STATED PROBLEM |
Starting at the line that has "How far apart" and continuing through the end of the items, rewrite those lines with "stage curtain" renamed to "theater curtain" and nothing else changed.

Start

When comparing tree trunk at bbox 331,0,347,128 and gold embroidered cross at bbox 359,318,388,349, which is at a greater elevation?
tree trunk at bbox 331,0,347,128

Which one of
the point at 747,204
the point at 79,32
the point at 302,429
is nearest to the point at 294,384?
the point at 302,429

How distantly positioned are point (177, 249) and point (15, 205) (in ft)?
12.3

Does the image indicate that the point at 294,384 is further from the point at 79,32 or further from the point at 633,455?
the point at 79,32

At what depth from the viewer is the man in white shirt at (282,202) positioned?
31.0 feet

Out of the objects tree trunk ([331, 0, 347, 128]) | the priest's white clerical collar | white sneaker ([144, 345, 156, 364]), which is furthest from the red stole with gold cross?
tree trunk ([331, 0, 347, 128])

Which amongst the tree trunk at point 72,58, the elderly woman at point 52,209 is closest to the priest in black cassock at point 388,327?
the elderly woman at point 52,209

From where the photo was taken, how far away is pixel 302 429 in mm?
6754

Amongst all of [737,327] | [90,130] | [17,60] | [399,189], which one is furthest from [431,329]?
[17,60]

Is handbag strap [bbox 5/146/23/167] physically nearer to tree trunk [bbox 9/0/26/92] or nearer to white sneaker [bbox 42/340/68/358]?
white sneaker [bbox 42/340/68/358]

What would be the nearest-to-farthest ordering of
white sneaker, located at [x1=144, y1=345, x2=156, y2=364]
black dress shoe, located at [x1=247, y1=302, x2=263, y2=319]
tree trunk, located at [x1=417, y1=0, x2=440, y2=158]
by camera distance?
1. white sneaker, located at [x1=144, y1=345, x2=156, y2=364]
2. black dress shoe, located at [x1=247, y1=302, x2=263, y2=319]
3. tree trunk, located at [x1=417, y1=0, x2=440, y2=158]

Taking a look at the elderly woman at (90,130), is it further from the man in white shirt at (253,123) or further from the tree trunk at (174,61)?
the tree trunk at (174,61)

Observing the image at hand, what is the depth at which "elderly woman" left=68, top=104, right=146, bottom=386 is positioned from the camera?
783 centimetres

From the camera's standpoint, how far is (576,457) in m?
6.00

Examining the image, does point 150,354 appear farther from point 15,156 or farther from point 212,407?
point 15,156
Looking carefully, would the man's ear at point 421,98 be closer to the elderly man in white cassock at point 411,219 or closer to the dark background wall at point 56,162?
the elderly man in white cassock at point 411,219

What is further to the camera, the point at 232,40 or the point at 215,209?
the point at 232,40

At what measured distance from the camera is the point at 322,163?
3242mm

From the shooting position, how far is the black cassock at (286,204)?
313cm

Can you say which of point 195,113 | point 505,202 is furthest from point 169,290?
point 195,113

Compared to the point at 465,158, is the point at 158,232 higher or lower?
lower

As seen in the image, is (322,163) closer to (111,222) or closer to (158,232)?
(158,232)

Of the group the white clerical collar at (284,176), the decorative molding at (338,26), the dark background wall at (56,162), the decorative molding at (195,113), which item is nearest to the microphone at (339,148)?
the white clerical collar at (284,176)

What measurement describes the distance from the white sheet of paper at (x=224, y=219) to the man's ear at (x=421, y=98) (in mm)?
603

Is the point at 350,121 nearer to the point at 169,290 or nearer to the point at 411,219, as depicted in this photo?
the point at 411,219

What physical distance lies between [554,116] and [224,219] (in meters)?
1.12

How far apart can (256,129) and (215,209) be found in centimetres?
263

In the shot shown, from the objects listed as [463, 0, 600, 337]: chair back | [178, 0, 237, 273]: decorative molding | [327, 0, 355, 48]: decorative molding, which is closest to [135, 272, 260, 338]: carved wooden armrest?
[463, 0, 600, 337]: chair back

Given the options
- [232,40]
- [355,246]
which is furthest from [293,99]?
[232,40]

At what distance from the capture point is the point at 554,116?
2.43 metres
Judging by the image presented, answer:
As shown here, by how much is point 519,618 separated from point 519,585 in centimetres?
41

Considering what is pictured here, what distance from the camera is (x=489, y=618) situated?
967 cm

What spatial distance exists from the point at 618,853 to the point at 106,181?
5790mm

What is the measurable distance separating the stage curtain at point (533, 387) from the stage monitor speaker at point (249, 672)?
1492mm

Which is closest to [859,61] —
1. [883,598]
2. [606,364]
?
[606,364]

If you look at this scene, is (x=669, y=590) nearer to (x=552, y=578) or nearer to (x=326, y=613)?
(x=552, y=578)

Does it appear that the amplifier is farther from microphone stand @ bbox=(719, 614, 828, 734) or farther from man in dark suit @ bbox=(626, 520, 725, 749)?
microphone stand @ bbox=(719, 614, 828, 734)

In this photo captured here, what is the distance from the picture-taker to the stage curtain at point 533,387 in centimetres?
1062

End

RESPONSE TO THIS EXERCISE |
How far apart can (256,129) and (215,209) be found in centimetres?
263

In the shot shown, from the objects listed as [463, 0, 600, 337]: chair back | [178, 0, 237, 273]: decorative molding | [327, 0, 355, 48]: decorative molding, which is closest to [135, 272, 260, 338]: carved wooden armrest?
[463, 0, 600, 337]: chair back

Given the options
- [232,40]
- [355,246]
which is furthest from [293,99]?
[232,40]

At what distance from the capture point is the point at 554,116?
2.43 metres
Judging by the image presented, answer:
As shown here, by how much is point 519,618 separated from point 519,585 in centimetres?
41

Considering what is pictured here, what distance from the camera is (x=489, y=618) situated?
967 cm

What spatial distance exists from the point at 618,853 to the point at 106,181?
5790mm

What is the measurable distance separating the theater curtain at point (533, 387) from the stage monitor speaker at point (249, 672)?
1492mm

Which is closest to [859,61] —
1. [883,598]
2. [606,364]
?
[606,364]

If you look at this scene, is (x=669, y=590) nearer to (x=552, y=578) or nearer to (x=326, y=613)?
(x=552, y=578)

Does it appear that the amplifier is farther from microphone stand @ bbox=(719, 614, 828, 734) or farther from man in dark suit @ bbox=(626, 520, 725, 749)?
microphone stand @ bbox=(719, 614, 828, 734)

In this photo captured here, what is the distance from the picture-taker to the theater curtain at point 533,387 in centimetres?
1062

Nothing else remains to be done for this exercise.